Why did you choose NSE over any other larger umbrella edtech? After the acquisition, is there any difference in the business model?

This happened three years ago and the logic was that NSE at that time was trying to figure out how to add a bunch of adjacent businesses, which can help in nation-building. They wanted to build technology platforms that help create more capacity, scale and ability to do things.

They invested money in buying cloud infra, cybersecurity management and education technology companies such as TalentSprint. They wanted to add a series of interesting companies to their portfolio which would create more capacity for the nation and from our perspective, we had hit the 10-year mark on our journey. We had good investors such as Nexus Venture Partners as well as angel investors. NSE came in 2019 and then we had more stability and a bigger brand to work from.

Around 90 per cent has been acquired and only 10 per cent is remaining. The brand helped us during the pandemic. It also improved our chances of working with top-tier institutions like IITs and IIMs. We didn't want to get acquired by any big player as they did not seem very stable as they were all driven by pure venture capital money.

Do you plan to acquire emerging edtechs in the same stream?

When this programme became successful about two years ago, we were looking at the data of women engineers plus three cohorts and then Google said that why are we doing this only in India? So we said, let's work together to create a very similar programme like ‘WE’ in the US, but aimed at racial minorities, not gender alone. And that led to the ‘TechWise programme’, which is now in its second cohort.

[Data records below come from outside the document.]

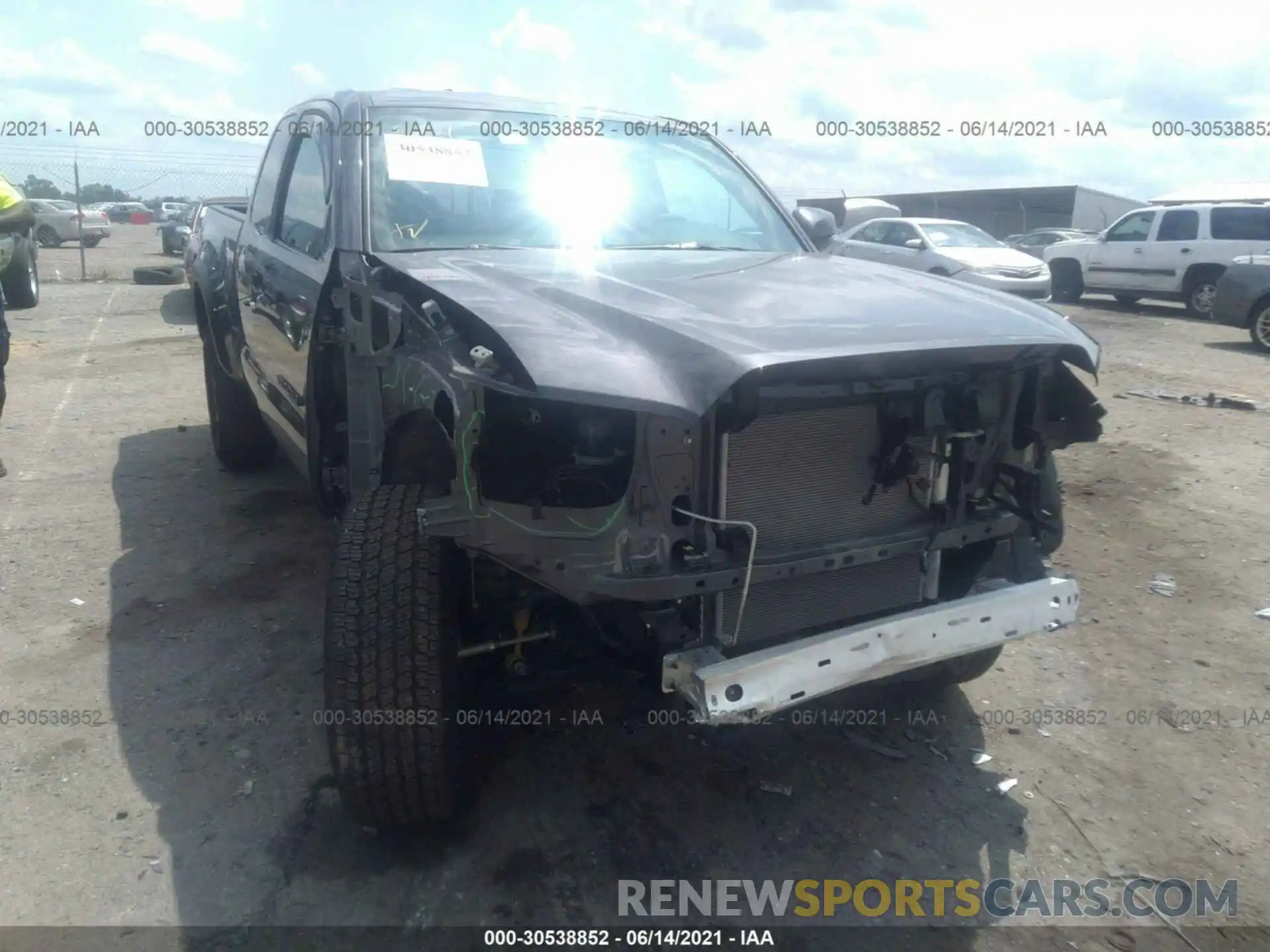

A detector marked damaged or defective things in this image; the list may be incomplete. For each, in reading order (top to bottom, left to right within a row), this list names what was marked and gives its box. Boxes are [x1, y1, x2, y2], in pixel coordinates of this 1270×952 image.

crumpled hood [389, 249, 1101, 420]
crumpled hood [937, 243, 1048, 270]
damaged pickup truck [187, 91, 1101, 836]
damaged front end [328, 253, 1101, 719]
missing front bumper [659, 574, 1074, 719]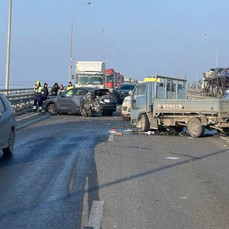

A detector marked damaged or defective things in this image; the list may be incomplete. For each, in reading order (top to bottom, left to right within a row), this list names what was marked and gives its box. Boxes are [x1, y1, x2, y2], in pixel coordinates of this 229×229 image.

overturned utility truck [131, 75, 229, 137]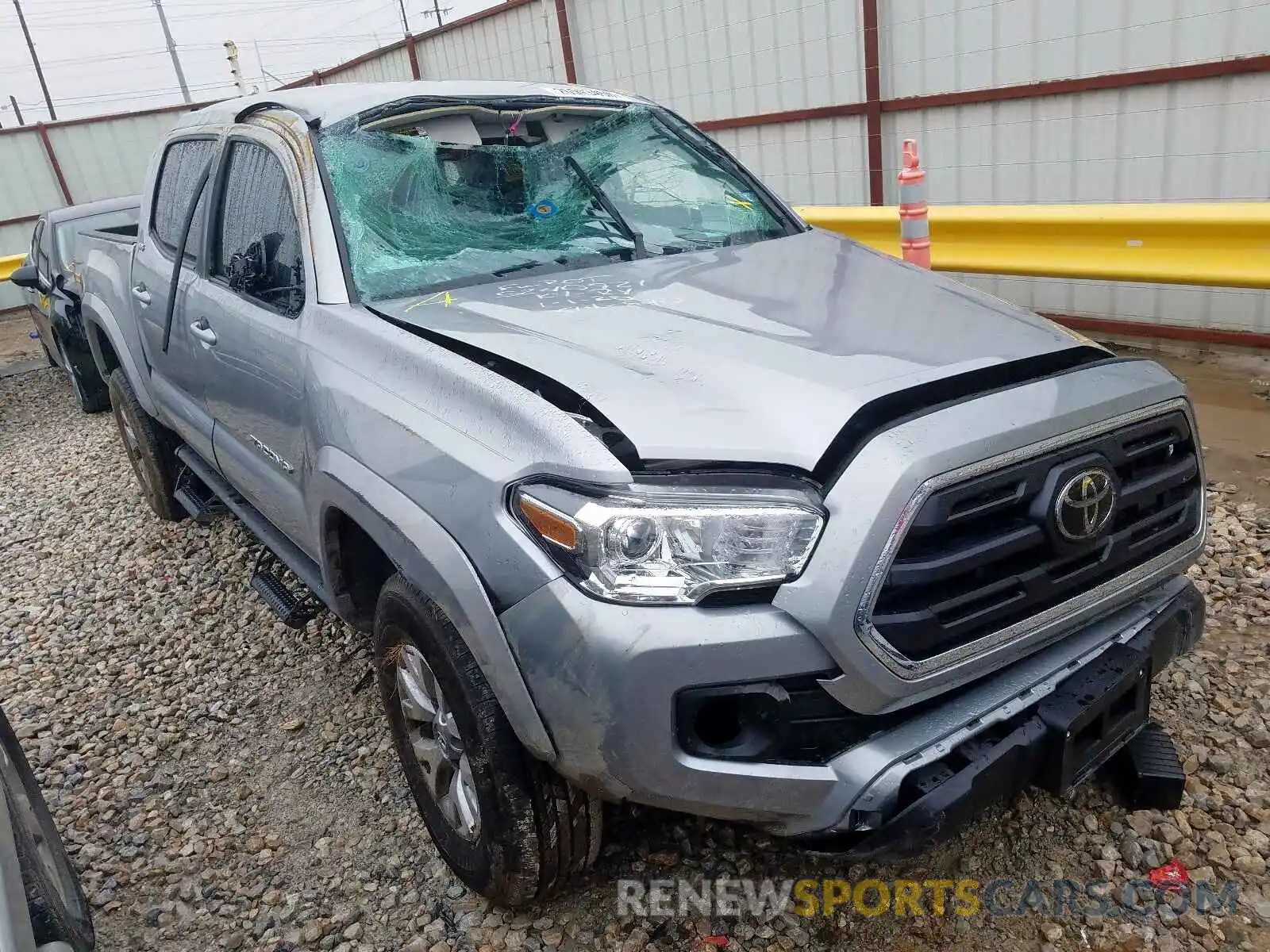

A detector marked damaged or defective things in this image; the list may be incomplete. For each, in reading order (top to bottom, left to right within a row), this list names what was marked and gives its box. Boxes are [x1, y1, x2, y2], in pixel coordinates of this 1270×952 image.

broken side mirror [7, 265, 44, 290]
shattered windshield [316, 105, 787, 299]
crumpled hood [373, 229, 1092, 472]
damaged pickup truck [74, 80, 1203, 904]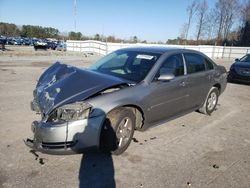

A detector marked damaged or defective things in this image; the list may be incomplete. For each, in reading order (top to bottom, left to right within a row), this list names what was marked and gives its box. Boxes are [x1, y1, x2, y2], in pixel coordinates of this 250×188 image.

damaged hood [34, 62, 128, 114]
cracked headlight [52, 101, 92, 122]
front bumper damage [25, 114, 106, 155]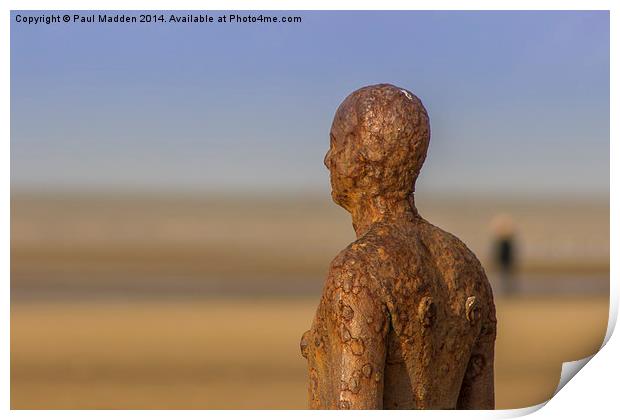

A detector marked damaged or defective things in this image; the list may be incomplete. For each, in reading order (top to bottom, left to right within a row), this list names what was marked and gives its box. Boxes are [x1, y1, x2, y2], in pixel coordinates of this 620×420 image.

rusty iron statue [298, 83, 496, 408]
rust texture [302, 83, 498, 408]
corroded metal surface [302, 83, 498, 408]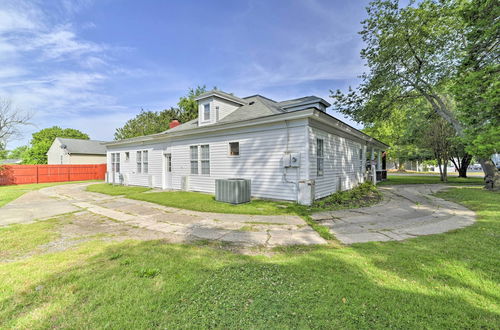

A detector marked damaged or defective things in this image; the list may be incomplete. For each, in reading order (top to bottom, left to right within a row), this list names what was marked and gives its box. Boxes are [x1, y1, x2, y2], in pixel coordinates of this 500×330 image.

cracked concrete slab [0, 180, 326, 248]
cracked concrete slab [312, 184, 476, 244]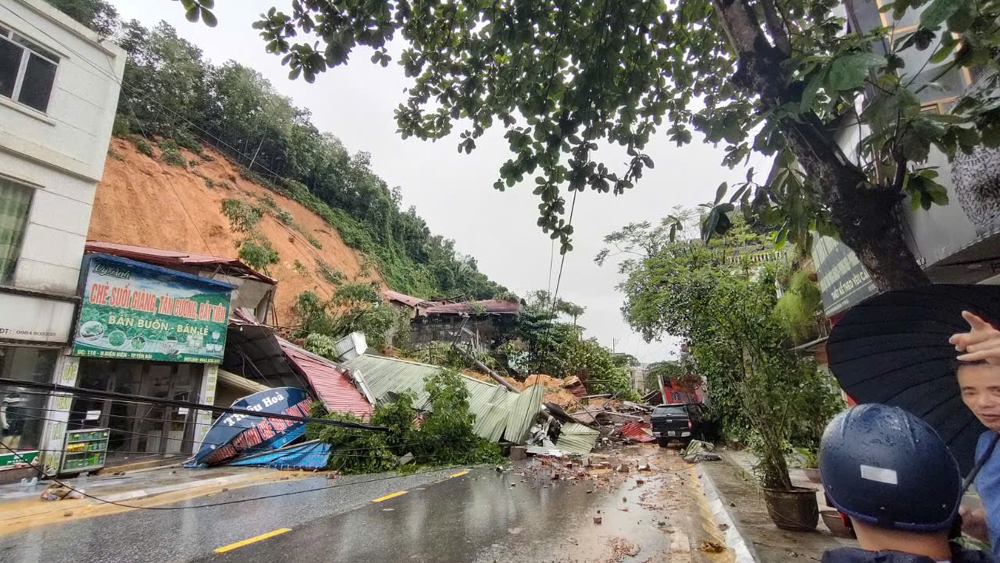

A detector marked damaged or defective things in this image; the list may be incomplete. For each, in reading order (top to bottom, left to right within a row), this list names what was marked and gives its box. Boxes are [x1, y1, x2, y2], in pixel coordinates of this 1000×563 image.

rusty metal roof sheet [83, 241, 274, 286]
rusty metal roof sheet [420, 300, 520, 318]
rusty metal roof sheet [278, 340, 372, 418]
rusty metal roof sheet [552, 424, 596, 454]
rusty metal roof sheet [616, 424, 656, 446]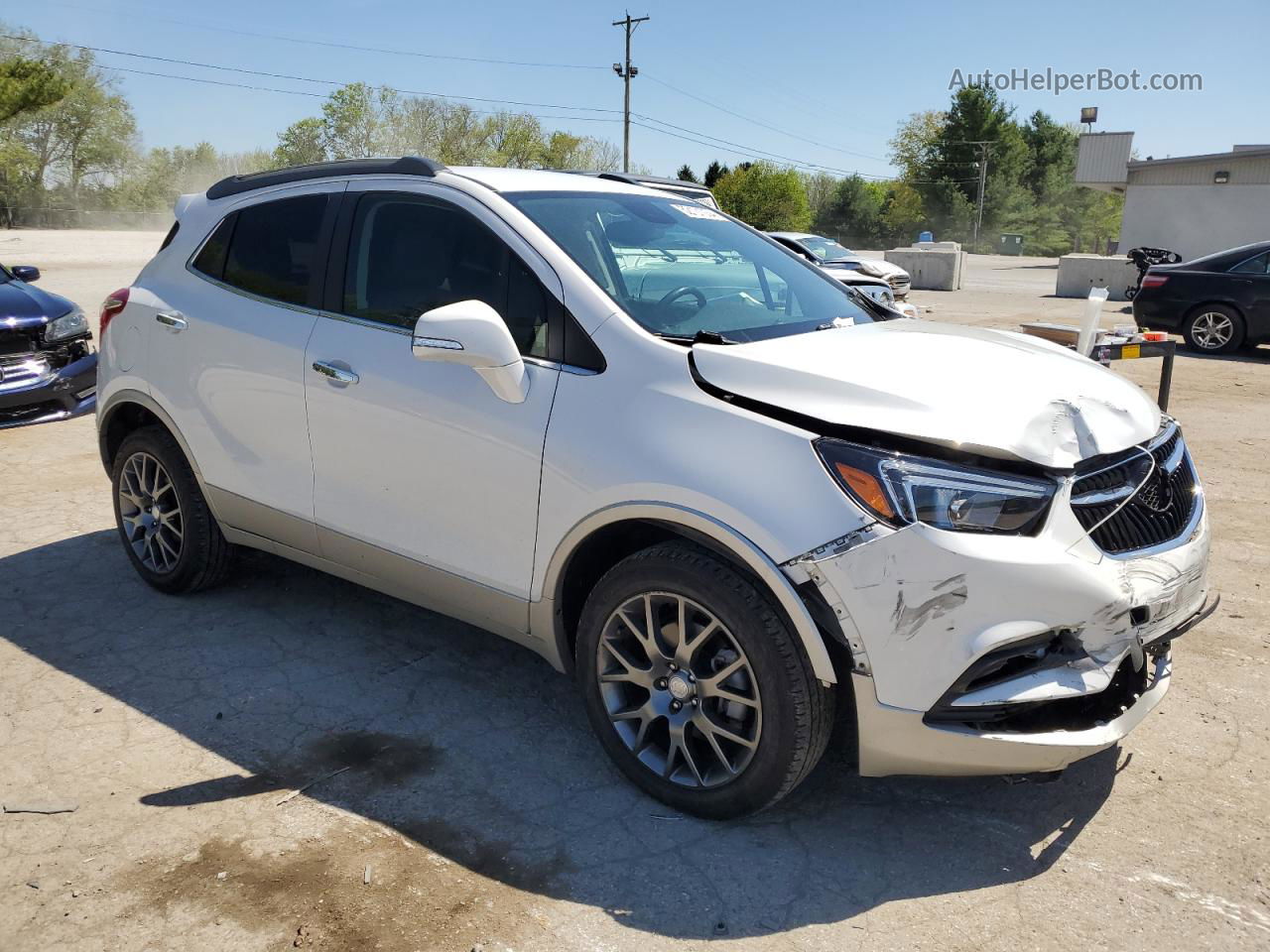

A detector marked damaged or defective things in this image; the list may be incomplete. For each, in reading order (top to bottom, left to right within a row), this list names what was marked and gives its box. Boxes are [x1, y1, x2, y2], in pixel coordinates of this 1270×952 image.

crumpled hood [696, 320, 1163, 469]
torn fender liner [696, 320, 1163, 469]
cracked concrete pavement [2, 233, 1270, 952]
damaged front bumper [792, 479, 1208, 776]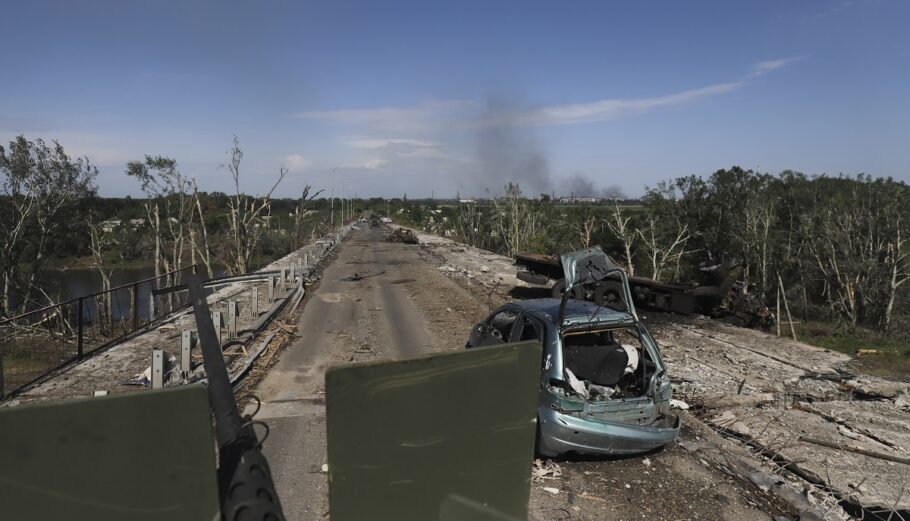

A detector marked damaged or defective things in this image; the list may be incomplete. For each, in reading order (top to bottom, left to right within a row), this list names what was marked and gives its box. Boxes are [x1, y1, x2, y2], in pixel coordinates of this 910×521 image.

wrecked teal car [466, 248, 680, 456]
burned truck [512, 251, 700, 312]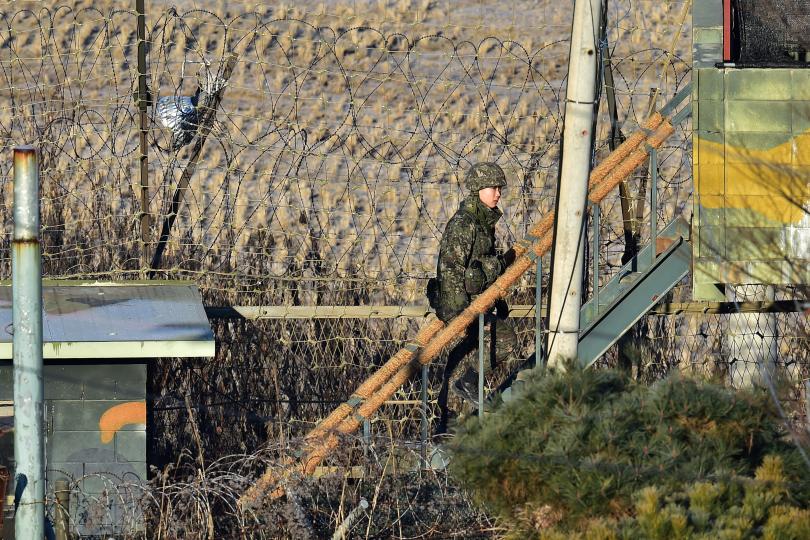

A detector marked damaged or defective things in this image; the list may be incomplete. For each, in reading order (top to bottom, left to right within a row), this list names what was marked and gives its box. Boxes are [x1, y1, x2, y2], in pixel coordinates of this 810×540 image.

rust stain [99, 400, 147, 442]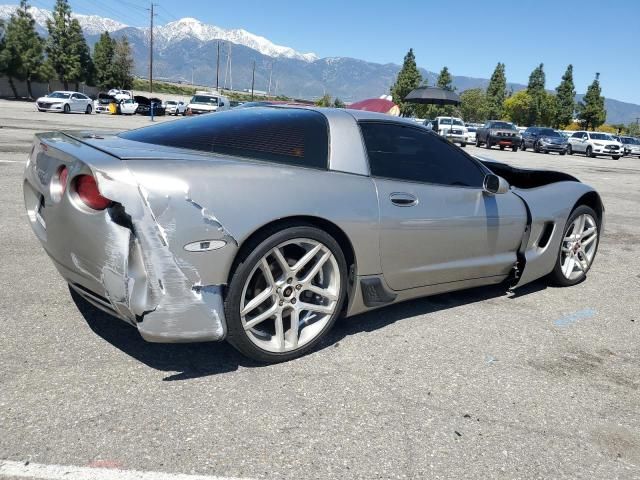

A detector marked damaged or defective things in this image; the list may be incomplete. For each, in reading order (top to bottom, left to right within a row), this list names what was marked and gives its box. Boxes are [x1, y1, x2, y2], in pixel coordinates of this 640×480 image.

rear collision damage [25, 131, 235, 342]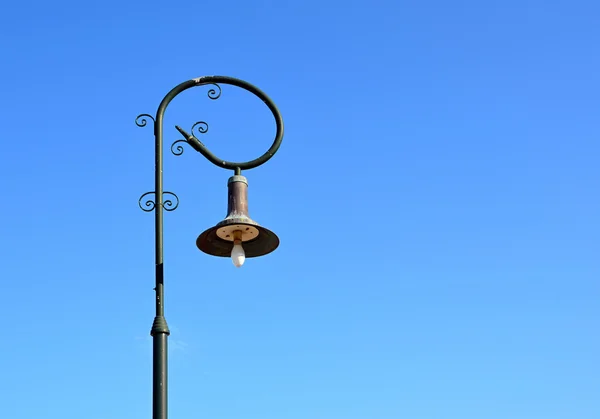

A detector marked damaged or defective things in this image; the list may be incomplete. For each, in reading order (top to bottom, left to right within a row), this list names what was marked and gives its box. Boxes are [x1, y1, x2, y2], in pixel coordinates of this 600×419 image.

rusty lamp shade [198, 175, 280, 260]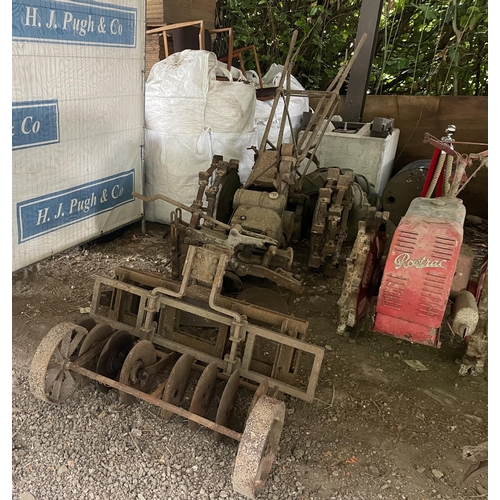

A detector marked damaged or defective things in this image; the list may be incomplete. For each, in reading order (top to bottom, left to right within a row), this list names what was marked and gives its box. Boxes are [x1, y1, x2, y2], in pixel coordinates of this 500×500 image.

rusty metal bar [70, 364, 242, 442]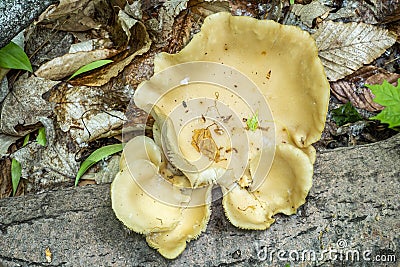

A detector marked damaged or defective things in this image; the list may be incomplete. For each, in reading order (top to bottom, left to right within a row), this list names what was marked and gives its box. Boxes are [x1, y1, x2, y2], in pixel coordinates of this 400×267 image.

cracked concrete surface [0, 135, 398, 266]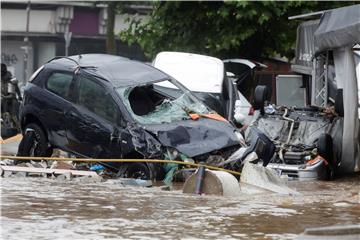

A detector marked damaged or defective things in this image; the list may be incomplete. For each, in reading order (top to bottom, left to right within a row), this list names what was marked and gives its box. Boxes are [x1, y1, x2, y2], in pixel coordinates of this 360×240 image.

damaged black car [17, 54, 262, 180]
crushed vehicle [18, 54, 274, 181]
broken windshield [115, 79, 211, 124]
crushed vehicle [152, 51, 264, 125]
crushed vehicle [248, 4, 360, 180]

Our path to the US came through the partnership with Google and it gets back to the point that wherever in the world, Google wants to conduct a new set of experiments they know we are the default partner for doing that.

For example, we are doing another project with somebody else in evaluating Africa as a continent on how we can build a program like ‘TechWise’ or ‘WE’ across multiple countries.

At this point, our partners are dragging us there and we are just following.

How do you perceive edtech as a segment, how was it initially in 2020 compared to now?

As the market is getting bigger, the so-called skill gap is going to widen at the same time, because the quality of education is declining and the demand of industry is increasing. Secondly, will getting a job be easier? The answer is no. We've seen enough to know that with automation and AI, getting jobs will be harder. The ratio of good colleges to students is never going to be favourable to good professors. Therefore, we need digitally driven education to scale up education and the number of students who need help is only increasing every year.

The biggest mistake that has happened is that people got too ambitious and greedy. My view is that companies need a natural time to scale and grow, if I speeded up by 10 or 100 times by throwing more resources one will kill the whole thing. Therefore, I believe that the market is good but companies have gone about it the wrong way. Companies need to take the whole task seriously.